Vergleicht man die Qualität der gelieferten Bilder mit dem, was weltweit so dokumentiert  und veröffentlicht wird, liegt man mit dieser Lösung in den oberen 30%, ohne den ganzen Aufwand treiben zu müssen, den man mit externen Lösungen hat…. Aber: ob es reicht oder nicht, muss jeder für sich selber entscheiden. Es bleibt zu hoffen, dass man im Laufe der Zeit durch Firmware-Updates mehr rausholt, ich denke da an z.B. HDR, Cross-polarization-Aufnahmen etc. Aber das sind nur Hirngespinste, Möglichkeiten bietet die Einheit zumindest.

Bleibt zum Schluss nur die Frage, warum gibt es denn für das ProErgo nicht auch………….

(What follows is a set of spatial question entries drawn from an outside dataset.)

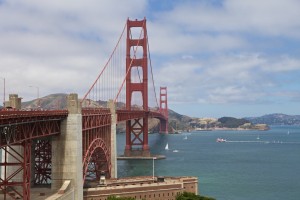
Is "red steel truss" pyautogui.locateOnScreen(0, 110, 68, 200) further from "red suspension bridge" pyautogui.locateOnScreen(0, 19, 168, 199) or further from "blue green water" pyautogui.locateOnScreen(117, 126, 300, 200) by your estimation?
"blue green water" pyautogui.locateOnScreen(117, 126, 300, 200)

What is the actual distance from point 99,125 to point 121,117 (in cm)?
2328

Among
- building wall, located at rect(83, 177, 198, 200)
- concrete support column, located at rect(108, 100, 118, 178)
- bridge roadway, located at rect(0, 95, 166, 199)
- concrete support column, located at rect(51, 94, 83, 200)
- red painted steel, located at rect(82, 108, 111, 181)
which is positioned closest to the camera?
bridge roadway, located at rect(0, 95, 166, 199)

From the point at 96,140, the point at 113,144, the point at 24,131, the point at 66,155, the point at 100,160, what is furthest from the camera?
the point at 113,144

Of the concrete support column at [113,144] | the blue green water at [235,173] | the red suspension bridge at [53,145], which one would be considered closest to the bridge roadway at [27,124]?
the red suspension bridge at [53,145]

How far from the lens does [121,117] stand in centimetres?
7675

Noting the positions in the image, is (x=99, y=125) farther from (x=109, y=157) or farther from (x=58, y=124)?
(x=58, y=124)

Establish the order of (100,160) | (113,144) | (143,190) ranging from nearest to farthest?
(143,190) < (100,160) < (113,144)

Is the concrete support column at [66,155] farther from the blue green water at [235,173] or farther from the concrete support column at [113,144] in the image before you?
the blue green water at [235,173]

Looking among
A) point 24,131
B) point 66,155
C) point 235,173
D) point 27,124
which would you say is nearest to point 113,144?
point 66,155

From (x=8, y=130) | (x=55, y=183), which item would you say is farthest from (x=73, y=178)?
(x=8, y=130)

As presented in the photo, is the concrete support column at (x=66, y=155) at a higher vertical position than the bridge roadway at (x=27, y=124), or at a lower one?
lower

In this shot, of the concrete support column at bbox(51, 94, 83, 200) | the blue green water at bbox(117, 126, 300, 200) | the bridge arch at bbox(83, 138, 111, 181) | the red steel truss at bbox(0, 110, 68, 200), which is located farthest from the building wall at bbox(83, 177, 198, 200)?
the red steel truss at bbox(0, 110, 68, 200)

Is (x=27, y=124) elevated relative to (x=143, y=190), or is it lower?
elevated

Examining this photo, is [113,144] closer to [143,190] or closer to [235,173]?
[143,190]
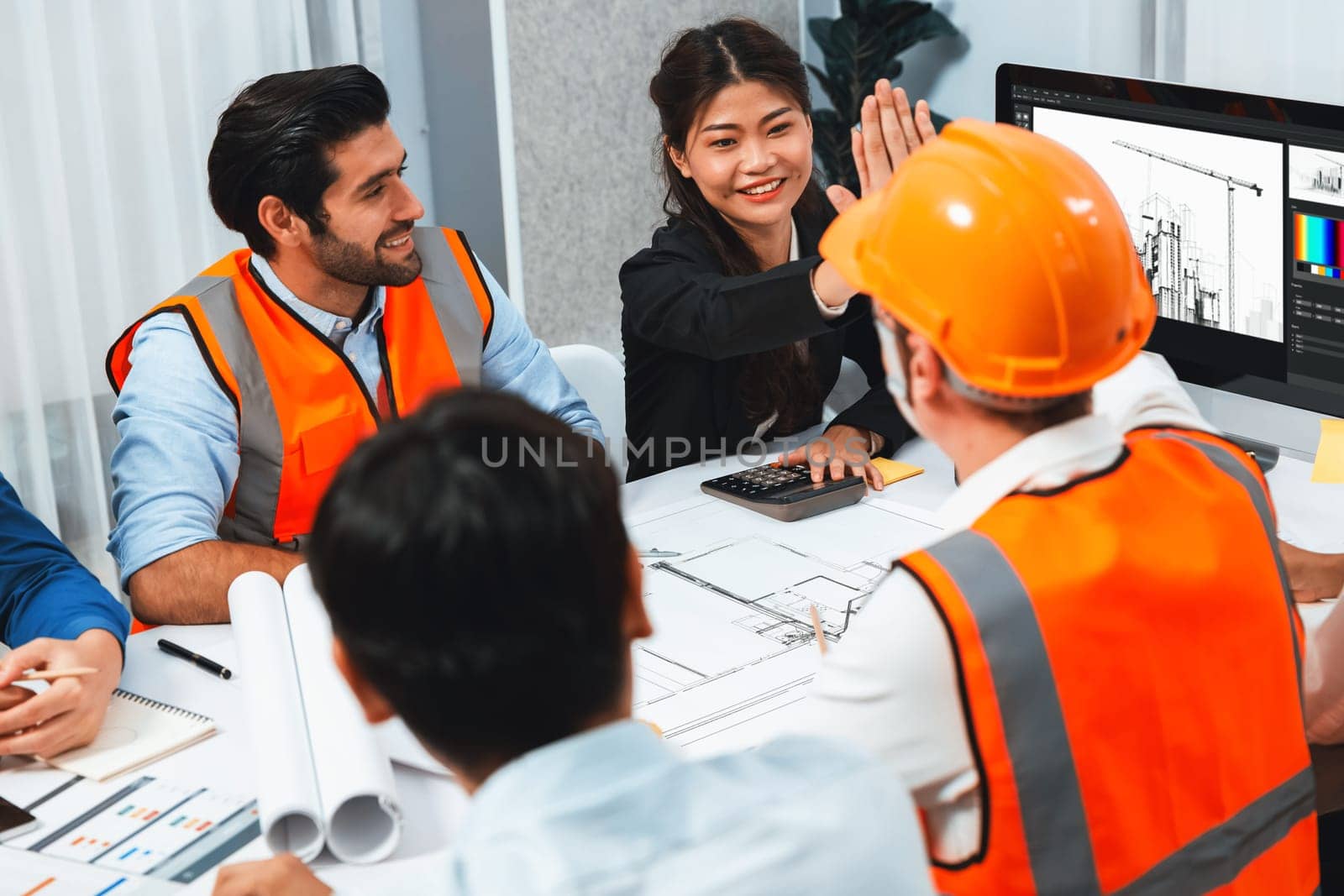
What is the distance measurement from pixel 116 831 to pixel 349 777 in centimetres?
21

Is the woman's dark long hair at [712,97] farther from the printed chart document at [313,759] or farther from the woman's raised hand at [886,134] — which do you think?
the printed chart document at [313,759]

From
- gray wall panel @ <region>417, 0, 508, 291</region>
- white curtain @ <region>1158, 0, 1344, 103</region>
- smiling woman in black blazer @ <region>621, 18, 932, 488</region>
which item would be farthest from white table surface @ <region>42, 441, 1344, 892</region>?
gray wall panel @ <region>417, 0, 508, 291</region>

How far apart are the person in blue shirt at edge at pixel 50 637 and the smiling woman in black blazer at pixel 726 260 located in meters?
0.80

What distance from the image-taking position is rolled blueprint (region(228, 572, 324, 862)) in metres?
1.02

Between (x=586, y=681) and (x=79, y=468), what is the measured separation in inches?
85.8

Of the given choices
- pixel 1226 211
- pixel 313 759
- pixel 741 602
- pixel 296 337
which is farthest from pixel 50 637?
pixel 1226 211

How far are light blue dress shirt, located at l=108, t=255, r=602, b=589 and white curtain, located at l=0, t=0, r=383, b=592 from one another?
878 mm

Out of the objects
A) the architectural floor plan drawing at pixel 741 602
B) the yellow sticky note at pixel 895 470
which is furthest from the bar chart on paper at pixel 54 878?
the yellow sticky note at pixel 895 470

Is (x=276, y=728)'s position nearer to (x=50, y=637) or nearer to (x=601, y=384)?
(x=50, y=637)

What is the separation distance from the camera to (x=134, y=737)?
1212mm

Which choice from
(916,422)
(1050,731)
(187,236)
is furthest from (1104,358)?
(187,236)

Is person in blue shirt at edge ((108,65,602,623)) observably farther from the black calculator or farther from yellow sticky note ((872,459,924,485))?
yellow sticky note ((872,459,924,485))

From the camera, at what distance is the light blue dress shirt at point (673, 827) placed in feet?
1.91

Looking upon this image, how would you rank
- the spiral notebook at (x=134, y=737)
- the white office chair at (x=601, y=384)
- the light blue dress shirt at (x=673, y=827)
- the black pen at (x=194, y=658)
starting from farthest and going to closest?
1. the white office chair at (x=601, y=384)
2. the black pen at (x=194, y=658)
3. the spiral notebook at (x=134, y=737)
4. the light blue dress shirt at (x=673, y=827)
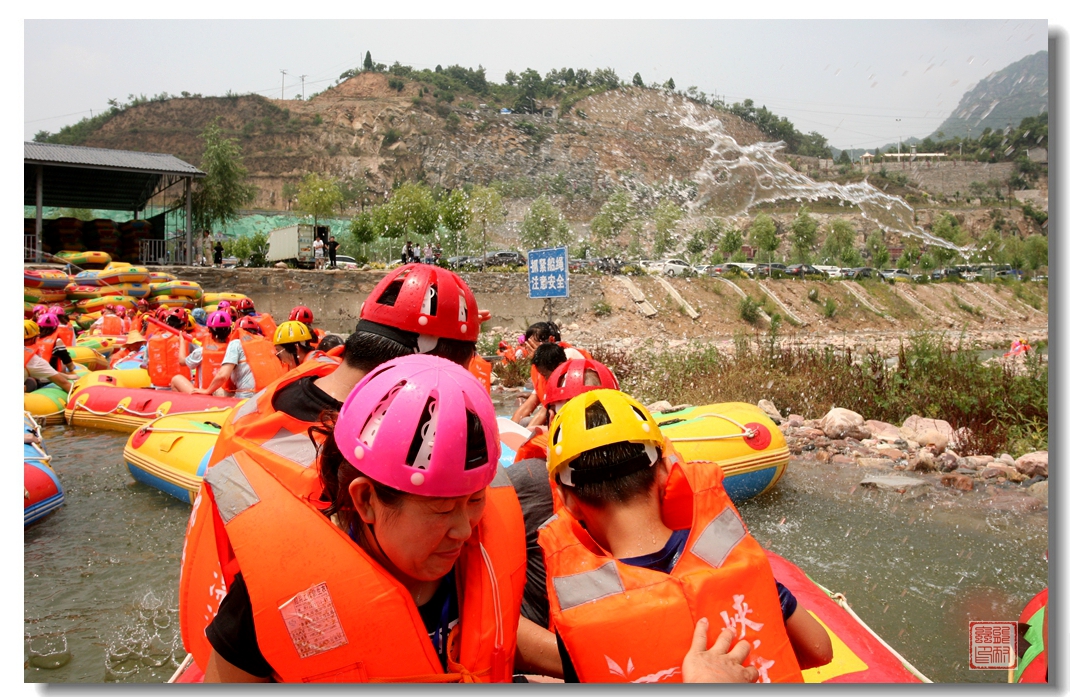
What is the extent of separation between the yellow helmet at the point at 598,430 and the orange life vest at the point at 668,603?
Result: 19 cm

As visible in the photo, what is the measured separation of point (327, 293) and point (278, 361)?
613 inches

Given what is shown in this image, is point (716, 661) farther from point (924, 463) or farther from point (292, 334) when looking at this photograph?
point (924, 463)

5 Gedanken zu „Recording von Zeiss

  1. Hallo Oscar,
    alles was du schreibst verstehe ich allerdings nicht. Hört sich trotzdem sehr interessant an. Hast du eine Idee welcher finanzielle Aufwand dahinter steckt?
    Vielen Dank für die umfangreiche Darstellung
    Guido

  2. Hallo Oscar,

    vielen Dank für Deine ausführliche Einschätzung!

    Mich würde jetzt noch interessieren, ob es auch ein Tonaufzeichnungsfunktion gibt? diese stelle ich mir praktisch vor, wenn ich zum Bsp. alleine bin (Helferin krank o.ä.) und einen kompletten Befund aufnehmen möchte. Dann könnte ich später mit Bild und Ton den Befund übertragen.